Exercise
Rewrite everything from the start of the material down to the line containing "the promenade walkway at the point at 509,462 <", inclusive, as a JSON list of strings with one string per line and blank lines omitted.

Records for this exercise
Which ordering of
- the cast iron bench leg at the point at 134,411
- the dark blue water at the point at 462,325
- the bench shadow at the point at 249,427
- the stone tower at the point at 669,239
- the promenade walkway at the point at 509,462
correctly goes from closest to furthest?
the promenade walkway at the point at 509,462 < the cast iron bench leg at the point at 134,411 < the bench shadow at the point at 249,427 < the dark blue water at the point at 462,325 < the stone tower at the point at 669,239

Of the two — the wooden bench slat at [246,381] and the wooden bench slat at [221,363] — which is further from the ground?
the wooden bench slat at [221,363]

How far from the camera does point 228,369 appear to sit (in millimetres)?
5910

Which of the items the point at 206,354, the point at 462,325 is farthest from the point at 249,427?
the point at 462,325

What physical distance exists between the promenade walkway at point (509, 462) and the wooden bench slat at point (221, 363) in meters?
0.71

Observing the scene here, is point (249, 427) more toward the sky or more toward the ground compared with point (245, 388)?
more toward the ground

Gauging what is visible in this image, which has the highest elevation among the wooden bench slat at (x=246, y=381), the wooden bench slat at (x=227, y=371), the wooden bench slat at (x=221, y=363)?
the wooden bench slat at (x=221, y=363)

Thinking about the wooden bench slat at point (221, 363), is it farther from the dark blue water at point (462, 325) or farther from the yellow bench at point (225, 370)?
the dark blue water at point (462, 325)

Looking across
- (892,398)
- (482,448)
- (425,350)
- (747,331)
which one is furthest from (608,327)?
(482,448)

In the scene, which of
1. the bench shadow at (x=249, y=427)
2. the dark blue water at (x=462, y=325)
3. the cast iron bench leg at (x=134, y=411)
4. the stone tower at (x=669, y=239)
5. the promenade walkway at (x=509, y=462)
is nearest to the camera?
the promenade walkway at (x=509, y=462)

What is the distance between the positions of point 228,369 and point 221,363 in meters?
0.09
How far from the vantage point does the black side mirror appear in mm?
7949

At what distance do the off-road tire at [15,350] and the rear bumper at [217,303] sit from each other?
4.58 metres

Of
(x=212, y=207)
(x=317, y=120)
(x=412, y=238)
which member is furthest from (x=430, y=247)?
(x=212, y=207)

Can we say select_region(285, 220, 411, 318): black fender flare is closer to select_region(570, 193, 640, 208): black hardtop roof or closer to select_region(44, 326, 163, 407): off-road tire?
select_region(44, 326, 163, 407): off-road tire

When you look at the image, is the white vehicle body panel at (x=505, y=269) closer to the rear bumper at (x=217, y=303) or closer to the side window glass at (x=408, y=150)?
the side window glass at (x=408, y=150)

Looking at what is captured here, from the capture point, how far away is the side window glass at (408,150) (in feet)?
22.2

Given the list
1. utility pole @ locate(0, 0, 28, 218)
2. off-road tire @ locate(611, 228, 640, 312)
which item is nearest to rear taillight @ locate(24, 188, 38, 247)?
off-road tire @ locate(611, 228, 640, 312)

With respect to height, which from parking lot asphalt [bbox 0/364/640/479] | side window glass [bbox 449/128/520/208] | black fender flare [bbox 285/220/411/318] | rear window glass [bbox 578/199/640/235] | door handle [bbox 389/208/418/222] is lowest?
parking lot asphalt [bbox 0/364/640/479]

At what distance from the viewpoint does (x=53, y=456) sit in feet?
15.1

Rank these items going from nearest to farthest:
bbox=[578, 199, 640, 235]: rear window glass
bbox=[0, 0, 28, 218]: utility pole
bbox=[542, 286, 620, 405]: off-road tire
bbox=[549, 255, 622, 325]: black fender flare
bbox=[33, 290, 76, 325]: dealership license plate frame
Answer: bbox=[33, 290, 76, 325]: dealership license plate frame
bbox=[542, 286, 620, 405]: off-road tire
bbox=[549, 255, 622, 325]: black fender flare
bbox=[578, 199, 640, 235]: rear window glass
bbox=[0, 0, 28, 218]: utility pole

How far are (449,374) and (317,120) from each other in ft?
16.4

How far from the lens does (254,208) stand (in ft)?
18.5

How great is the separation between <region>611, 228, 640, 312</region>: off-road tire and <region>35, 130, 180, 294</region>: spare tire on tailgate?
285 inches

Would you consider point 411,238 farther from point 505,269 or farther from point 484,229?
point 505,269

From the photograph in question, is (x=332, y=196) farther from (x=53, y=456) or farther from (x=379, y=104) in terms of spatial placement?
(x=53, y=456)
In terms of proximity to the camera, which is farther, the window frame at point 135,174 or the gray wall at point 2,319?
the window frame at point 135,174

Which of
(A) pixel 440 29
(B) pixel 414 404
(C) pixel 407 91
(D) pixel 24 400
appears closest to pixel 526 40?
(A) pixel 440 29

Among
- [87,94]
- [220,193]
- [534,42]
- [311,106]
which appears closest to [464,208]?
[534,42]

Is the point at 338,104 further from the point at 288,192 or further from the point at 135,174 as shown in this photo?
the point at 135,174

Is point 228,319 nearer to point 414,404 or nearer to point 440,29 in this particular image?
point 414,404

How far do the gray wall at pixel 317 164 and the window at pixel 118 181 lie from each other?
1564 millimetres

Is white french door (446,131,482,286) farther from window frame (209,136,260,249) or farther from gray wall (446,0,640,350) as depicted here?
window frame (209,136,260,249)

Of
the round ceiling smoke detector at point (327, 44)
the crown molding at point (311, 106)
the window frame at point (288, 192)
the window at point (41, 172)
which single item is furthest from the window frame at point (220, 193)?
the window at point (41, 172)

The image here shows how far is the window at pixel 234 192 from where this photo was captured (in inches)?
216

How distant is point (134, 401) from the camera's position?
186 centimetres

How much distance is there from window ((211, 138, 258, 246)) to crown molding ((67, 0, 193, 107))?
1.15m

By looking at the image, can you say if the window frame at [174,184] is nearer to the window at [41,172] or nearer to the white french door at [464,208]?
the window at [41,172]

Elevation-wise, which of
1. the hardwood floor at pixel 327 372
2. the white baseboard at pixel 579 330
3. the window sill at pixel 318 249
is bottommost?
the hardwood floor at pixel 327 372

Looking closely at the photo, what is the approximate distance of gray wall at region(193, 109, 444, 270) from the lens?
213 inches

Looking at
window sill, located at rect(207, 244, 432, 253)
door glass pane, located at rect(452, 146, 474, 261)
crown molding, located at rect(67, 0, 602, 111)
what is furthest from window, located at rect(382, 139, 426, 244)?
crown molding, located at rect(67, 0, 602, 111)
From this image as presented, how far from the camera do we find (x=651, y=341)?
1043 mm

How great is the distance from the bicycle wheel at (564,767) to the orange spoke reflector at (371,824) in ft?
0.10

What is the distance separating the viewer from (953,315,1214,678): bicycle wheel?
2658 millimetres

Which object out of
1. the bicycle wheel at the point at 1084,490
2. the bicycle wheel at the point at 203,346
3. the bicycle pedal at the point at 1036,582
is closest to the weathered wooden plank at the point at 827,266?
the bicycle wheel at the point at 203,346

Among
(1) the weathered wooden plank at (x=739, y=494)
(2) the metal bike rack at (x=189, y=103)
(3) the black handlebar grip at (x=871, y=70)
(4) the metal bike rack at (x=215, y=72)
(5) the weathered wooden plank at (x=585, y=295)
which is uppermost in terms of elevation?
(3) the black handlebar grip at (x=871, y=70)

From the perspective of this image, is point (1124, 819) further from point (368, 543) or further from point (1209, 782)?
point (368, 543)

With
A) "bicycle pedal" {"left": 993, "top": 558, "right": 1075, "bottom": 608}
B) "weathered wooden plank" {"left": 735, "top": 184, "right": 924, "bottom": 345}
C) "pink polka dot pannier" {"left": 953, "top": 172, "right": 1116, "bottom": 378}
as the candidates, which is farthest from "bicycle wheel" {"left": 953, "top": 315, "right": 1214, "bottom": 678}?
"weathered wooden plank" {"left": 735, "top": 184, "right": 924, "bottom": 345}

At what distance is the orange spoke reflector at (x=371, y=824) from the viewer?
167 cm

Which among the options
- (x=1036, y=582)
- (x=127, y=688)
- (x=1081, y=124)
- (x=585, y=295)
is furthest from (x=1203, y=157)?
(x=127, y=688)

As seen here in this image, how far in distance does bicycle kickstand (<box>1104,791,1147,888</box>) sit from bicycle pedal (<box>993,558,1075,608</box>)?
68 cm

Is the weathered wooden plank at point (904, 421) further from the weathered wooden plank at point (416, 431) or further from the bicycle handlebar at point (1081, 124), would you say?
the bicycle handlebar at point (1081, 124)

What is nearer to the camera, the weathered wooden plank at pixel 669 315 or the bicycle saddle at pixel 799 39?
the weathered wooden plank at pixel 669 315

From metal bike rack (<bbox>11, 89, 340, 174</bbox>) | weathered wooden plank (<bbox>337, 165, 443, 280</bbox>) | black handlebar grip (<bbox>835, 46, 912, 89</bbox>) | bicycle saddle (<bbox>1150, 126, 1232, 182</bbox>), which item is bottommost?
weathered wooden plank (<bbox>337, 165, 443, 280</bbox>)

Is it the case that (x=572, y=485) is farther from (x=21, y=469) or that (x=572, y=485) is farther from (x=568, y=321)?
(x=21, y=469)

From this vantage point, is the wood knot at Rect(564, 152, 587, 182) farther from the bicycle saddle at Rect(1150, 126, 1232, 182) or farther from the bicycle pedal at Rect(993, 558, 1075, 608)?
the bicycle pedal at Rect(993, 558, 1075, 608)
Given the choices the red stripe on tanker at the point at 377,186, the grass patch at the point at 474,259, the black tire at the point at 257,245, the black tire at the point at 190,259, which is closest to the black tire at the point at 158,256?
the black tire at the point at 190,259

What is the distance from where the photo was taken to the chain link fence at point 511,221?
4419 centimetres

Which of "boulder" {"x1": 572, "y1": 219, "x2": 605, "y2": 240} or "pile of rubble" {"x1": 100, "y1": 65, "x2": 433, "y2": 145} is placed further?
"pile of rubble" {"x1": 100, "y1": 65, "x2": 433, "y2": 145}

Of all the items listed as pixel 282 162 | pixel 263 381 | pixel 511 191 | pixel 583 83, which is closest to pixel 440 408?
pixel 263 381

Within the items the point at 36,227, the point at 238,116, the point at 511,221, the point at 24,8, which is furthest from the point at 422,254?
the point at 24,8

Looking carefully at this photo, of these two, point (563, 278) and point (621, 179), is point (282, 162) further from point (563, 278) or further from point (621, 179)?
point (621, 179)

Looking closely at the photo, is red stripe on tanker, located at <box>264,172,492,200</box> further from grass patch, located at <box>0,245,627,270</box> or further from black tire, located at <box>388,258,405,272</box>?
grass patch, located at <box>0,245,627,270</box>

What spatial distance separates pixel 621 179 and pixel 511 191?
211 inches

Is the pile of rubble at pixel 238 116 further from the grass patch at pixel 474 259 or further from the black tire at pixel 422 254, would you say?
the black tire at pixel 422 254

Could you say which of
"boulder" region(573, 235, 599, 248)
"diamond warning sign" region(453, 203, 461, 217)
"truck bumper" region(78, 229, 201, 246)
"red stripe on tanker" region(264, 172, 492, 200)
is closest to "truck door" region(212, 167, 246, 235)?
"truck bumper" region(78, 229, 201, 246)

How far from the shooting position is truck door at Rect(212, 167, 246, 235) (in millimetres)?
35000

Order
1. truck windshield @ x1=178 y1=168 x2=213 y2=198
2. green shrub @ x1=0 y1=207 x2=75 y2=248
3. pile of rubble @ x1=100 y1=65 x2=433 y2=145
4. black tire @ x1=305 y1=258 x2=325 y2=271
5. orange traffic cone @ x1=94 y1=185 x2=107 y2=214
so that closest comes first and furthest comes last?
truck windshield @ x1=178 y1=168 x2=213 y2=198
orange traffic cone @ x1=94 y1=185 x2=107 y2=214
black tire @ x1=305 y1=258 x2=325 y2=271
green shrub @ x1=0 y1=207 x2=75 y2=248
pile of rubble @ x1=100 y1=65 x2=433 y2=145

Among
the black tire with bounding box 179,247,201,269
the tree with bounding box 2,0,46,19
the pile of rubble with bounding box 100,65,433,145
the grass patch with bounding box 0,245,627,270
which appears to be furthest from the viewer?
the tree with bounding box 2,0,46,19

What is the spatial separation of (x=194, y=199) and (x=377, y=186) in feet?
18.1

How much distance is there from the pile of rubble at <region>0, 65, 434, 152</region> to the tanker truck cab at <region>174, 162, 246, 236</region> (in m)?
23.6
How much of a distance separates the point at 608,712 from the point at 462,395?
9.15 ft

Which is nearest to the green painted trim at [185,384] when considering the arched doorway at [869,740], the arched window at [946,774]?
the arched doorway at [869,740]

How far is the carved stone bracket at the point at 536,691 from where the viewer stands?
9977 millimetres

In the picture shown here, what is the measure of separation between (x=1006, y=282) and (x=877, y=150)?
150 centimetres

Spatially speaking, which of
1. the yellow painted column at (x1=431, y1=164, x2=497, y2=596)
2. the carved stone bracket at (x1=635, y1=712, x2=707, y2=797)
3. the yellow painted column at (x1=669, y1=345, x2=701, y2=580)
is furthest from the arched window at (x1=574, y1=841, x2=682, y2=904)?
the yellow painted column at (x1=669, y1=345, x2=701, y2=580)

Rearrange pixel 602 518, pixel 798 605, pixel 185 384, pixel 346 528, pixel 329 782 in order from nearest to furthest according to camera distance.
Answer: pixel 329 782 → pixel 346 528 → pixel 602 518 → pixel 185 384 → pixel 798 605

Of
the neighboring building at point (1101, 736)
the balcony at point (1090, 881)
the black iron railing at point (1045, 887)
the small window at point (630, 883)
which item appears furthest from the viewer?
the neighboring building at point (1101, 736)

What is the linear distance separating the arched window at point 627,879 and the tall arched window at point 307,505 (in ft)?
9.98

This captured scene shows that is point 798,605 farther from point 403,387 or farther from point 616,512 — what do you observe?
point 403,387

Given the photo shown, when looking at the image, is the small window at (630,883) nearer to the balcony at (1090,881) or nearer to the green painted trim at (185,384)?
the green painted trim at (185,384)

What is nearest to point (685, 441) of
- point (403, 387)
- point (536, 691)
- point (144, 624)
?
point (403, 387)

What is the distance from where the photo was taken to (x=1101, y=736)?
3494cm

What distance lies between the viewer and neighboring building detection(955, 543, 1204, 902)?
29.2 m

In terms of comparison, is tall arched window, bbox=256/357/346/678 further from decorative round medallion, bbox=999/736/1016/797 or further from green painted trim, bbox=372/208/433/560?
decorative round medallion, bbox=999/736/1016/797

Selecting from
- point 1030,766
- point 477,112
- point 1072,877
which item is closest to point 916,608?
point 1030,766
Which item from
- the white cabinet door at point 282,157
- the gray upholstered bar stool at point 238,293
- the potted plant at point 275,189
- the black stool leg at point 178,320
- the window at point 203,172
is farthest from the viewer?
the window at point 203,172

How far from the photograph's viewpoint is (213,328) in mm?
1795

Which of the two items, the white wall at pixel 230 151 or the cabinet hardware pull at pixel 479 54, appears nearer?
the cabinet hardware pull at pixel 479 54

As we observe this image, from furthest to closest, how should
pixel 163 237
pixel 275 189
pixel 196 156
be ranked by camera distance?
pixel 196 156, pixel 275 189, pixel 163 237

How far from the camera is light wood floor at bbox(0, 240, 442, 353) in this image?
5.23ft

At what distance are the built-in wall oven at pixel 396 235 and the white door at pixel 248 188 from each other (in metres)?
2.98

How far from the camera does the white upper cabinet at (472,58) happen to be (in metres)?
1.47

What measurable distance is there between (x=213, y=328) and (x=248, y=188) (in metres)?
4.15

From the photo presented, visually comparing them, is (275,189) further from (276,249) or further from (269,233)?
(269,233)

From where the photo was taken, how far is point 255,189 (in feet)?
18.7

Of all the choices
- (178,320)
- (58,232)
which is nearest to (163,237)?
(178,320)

Correct result
[
  "Which ordering of",
  "- the cast iron bench leg at the point at 134,411",
  "- the dark blue water at the point at 462,325",
  "- the bench shadow at the point at 249,427",
  "- the stone tower at the point at 669,239",
  "- the promenade walkway at the point at 509,462",
  "correctly goes from closest to furthest?",
  "the promenade walkway at the point at 509,462 < the cast iron bench leg at the point at 134,411 < the bench shadow at the point at 249,427 < the dark blue water at the point at 462,325 < the stone tower at the point at 669,239"
]